Meta's Llama 3.1 can recall 42 percent of the first Harry Potter book
Measurement and what “42%” actually means
- Commenters stress the paper’s claim is often misread: Llama 3.1 doesn’t output 42% of the book on command.
- Method: given a 50‑token passage from the book, the model is checked for how often it assigns ≥50% probability to the exact next 50 tokens. Doing this across sliding windows yields that 42% of the book’s positions meet this criterion.
- That’s closer to “it can often guess the next sentence from the previous one” than “it can recite half the book.” Many argue the title is misleading or “nothing‑burger” in that sense.
Memorization, compression, and overfitting
- Debate over whether this is “memorization,” “recall,” or just good language modeling of very stereotypical prose.
- Some see it as evidence LLMs are extremely effective lossy compressors of text; others note the reconstruction still requires substantial information provided by the prompter.
- A few call this overfitting and a bug; others say mild memorization of popular texts is expected and even useful, as long as lawsuits are avoided.
- There’s discussion that capacity is limited; models can’t memorize all training data, so heavy recall of HP versus other books implies particularly heavy exposure (multiple copies, fanfic, quotes, etc.).
Training data sources and alternative explanations
- Several comments point out that Harry Potter appears everywhere online: full pirated copies, quote sites, fanfiction archives, reviews, forums, wikis.
- Others counter that memorizing nearly half the book suggests more than just a few famous quotes; likely the full text (or many near‑full copies) were in the training set.

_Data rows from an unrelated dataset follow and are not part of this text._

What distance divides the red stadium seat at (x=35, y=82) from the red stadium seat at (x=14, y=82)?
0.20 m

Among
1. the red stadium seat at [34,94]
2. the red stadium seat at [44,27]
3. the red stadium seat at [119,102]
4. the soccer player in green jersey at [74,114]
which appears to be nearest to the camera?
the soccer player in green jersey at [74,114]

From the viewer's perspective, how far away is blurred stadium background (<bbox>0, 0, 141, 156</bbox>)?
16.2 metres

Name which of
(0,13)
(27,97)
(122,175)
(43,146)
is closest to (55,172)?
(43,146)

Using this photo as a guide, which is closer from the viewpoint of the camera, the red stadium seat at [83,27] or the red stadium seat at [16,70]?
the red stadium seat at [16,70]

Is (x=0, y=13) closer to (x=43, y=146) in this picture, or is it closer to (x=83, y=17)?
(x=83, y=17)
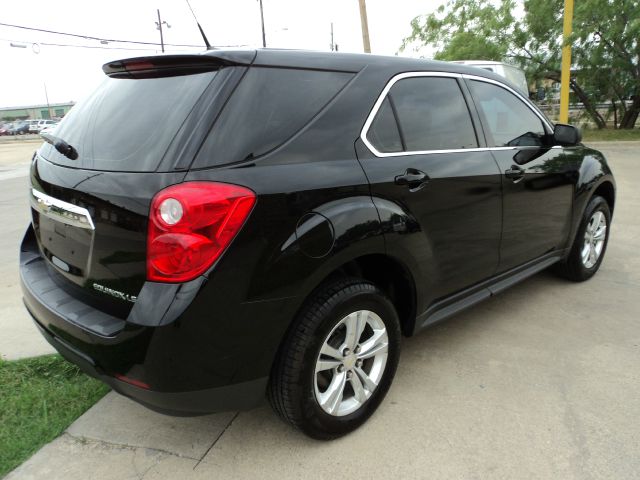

- Evidence is cited that Meta previously used pirated book datasets like Books3/LibGen for earlier LLaMA versions; whether later models are “clean” is contested.
Copyright, fair use, and legal theories
- Central thread: does training on copyrighted books, and then being able to reproduce chunks, infringe copyright?
- Three legal angles are cited: (1) copying during training, (2) the model itself as a derivative work, (3) infringing outputs.
- Some argue a 50‑token snippet is trivial and often fair use; others note 42% coverage and analogies to compressed archives (.zip, .rar, autoencoders) and say a lossy copy is still a copy.
- Human‑memory analogies (people memorizing books) are widely invoked; critics respond that law treats humans and machines differently and that scale and commercial use matter.
- Views range from “training on public web text should be allowed” to calls for strict licensing, to radical positions that copyright should be sharply shortened or abolished altogether.
Broader implications
- Concerns that LLMs weaken incentives for writers and other creators, versus counter‑claims that current copyright already mostly benefits large corporations.
- Some note that only open‑weight models allow this kind of audit; closed models may have similar issues but are harder to probe.